The Karabakh carpet school—also rendered as Qarabagh carpet—developed in two areas: in lowland and mountainous parts of Karabakh. The last one often and the most renowned one is often called "the Shusha carpet group". Besides Shusha, the surrounding villages of Dashbulag, Dovshanly, Girov, Terniviz, Malibayli, Chanakcha, Tun, Tuglar, Hadrut, Muradkhanly, Gasimushagi, Gubately, Gozag, Mirseid, Bagirbeyli, Khanlig, Tutmas were also known for their rugs. Each village developed original design and ornaments and had specific characterization which distinguished them from one village to another. In the lowlands carpet manufacturing was based in Jabrayil, Horadiz, Barda and Agdam (most notably, Lambaran village).

Carpet-weaving in Karabakh especially developed beginning from the second half of the 19th century, when the population of many areas in Karabakh was engaged in carpet-weaving, mainly for commercial sale. At this time Shusha became the center of the Karabakh carpet-weaving. Karabakh and Shusha carpets have influenced the Nakhchivan and Zangezur schools of carpets. Some experts actually consider these schools to be sub-categories of the Karabakh carpet school. Shusha's carpet-weavers, Meshedi Bayram Gurban-oglu, Djabbar Haji Akber-oglu, Fatima Aga Sherif-gizi, Ahmed Dashdamir-oglu participated and were awarded prizes in an international show in Paris in 1867. Shusha carpets also received awards in 1872 in Moscow Polytechnic Exhibition.

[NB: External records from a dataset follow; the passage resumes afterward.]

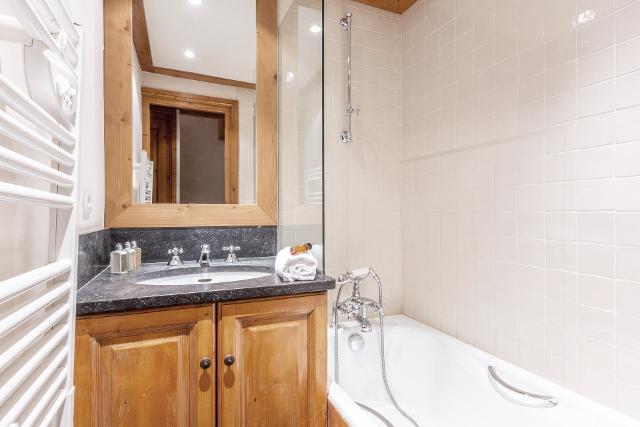 Appartements Chatelard 1080044 - Val d’Isère La Legettaz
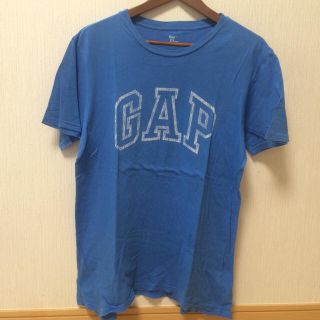 ギャップ(GAP)のビックTシャツ(Tシャツ(半袖/袖なし))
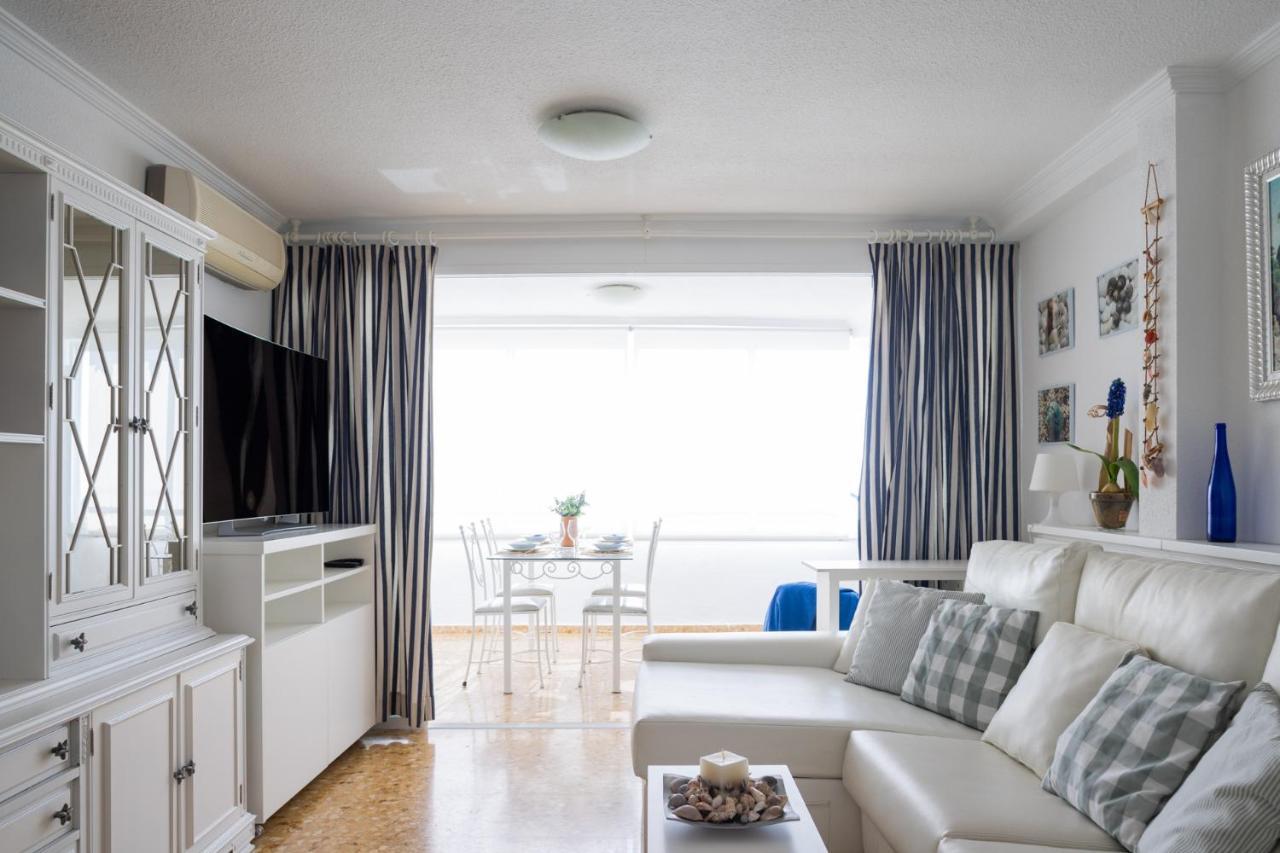 Platja Puig Apartment Valencia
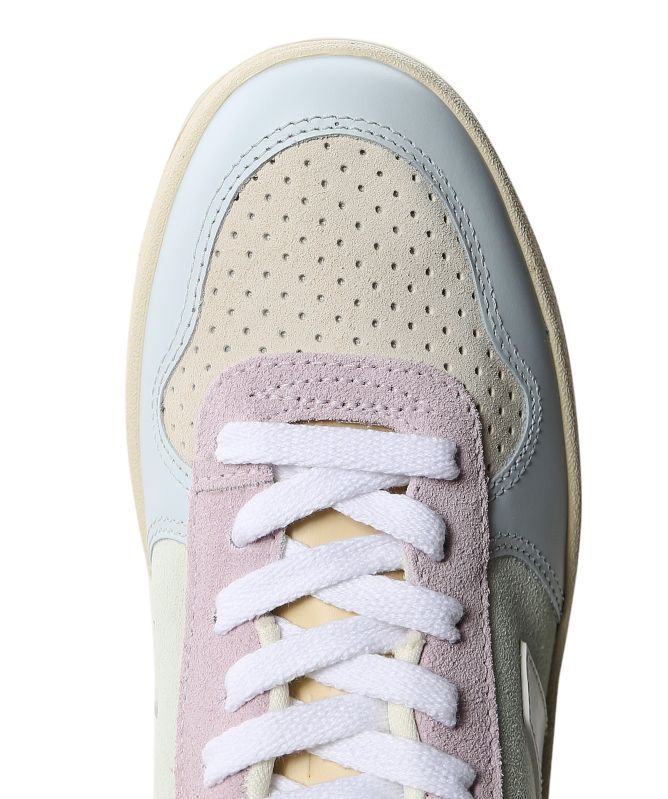 VEJA Suede V-10 Sneakers
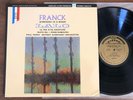 FRANCK   LALO  PAUL PARAY DSO / MERCURY SR 90376 STEREO ED1 PROMO LP RFR2/2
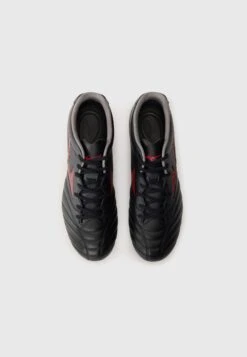 Mizuno MONARCIDA NEO III SELECT - Firm-ground Football Boots - Black/red -Stock X c9bbcdee12d64cca8e6222a389a5391c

Azerbaijan for roughly three decades, has been particularly eager to exploit their connections to the United Nations Educational, Scientific and Cultural Organization (UNESCO), with a generous donation of $5 million, to present Azerbaijan as a major hub of the art form. Azerbaijan successfully lobbied to inscribe the traditional art of Azerbaijani carpet weaving on the representative list of UNESCO’s Intangible Cultural Heritage of Humanity. Thus since 2010 the Azerbaijani-style carpet making is part of UNESCO's Masterpieces of Intangible Heritage.